Scattered Spider itself, the group at the center of this case, has been a top target for the FBI. Known for targeting young hackers and using advanced social engineering, the group breached numerous tech giants and telecommunications companies. Their method often involved calling IT support desks and convincing them to reset employee credentials. The FBI’s ability to track a GDID back to a physical person represents a significant investigative leap, but it also highlights the depth of data resident inside Windows.
What you can do now to limit GDID tracking
If you want to minimize the trail your Windows device leaves, here are practical steps.
1. Turn off the advertising ID
Go to Settings > Privacy & security > General. Toggle off “Let apps use my advertising ID for experiences across apps.” This doesn’t delete the ID, but it tells apps not to use it and may reduce ad tracking. To fully reset the GDID, click “Reset your advertising ID” under the same menu (Windows generates a new one immediately).
2. Set diagnostic data to Basic
In Settings > Privacy & security > Diagnostics & feedback, switch to “Send optional diagnostic data” to “Off” (or “Required diagnostic data” on some versions). This reduces the telemetry that accompanies the GDID, though some core data still flows.
3. Use a local account
A Microsoft account ties all your activity to your identity. Use a local account instead—this severs the direct link between your GDID and your real‑world profile. You can create one during Windows installation or switch in Settings.
4. Harden network privacy
While a VPN won’t hide your IP from Microsoft’s services that use the GDID, you can block known telemetry servers at the network level using a firewall or a Pi‑hole. However, this requires advanced configuration and can break services like Windows Update.
5. Consider enterprise‑grade controls
Group Policy and registry tweaks can disable telemetry more thoroughly on Windows Pro, Enterprise, or Education editions. For example:
- Set group policy Computer Configuration > Administrative Templates > Windows Components > Data Collection and Preview Builds > Allow Telemetry to 0 – Security (Enterprise only).
- Use tools like O&O ShutUp10++ or W10Privacy to apply dozens of privacy tweaks at once.
6. Recognize the limits
Even with all these measures, Windows still phones home with some data—especially on Home editions. If your threat model requires absolute privacy, a different operating system may be warranted. For most, however, the above steps will substantially reduce the GDID’s tracking footprint.
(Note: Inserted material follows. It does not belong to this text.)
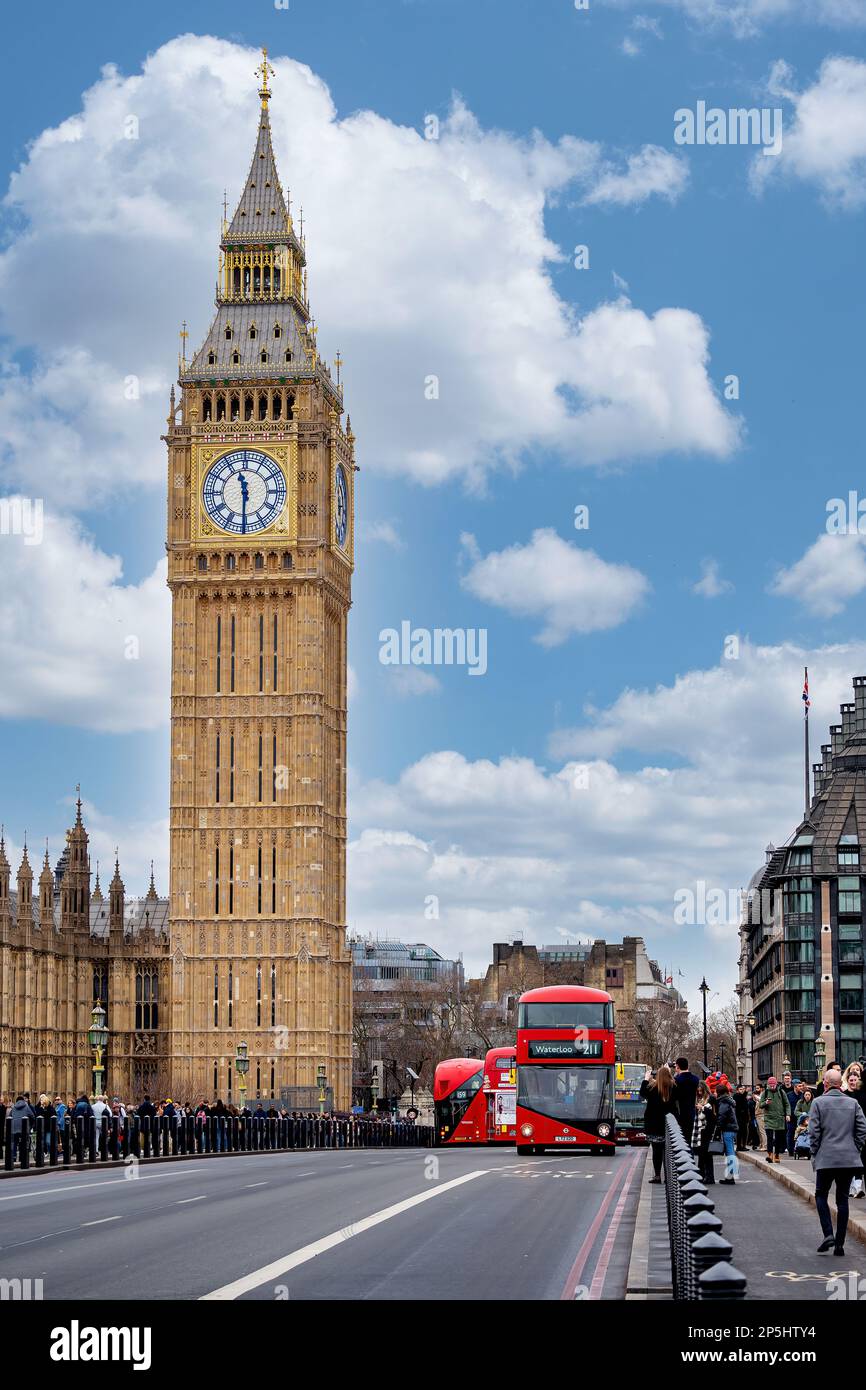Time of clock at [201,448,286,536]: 11:30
Outlook: what to watch next
The Stokes case is likely to reignite debates over Windows telemetry and user privacy. Expect fresh scrutiny from regulators, especially in the European Union, where the GDPR requires explicit consent for many forms of data processing. Microsoft might face questions about the length of time it retains IP‑address logs and whether users are adequately informed. Meanwhile, the cybersecurity community will watch whether this technique becomes a routine tool for law enforcement—and whether hackers themselves start exploiting it for counter‑surveillance.
For Windows users, the lesson is clear: your device leaves a longer digital trail than you might assume, and it’s not just websites that can track you. The operating system itself is a silent witness. Taking control of your GDID and telemetry settings is a prudent step toward reclaiming some of that privacy.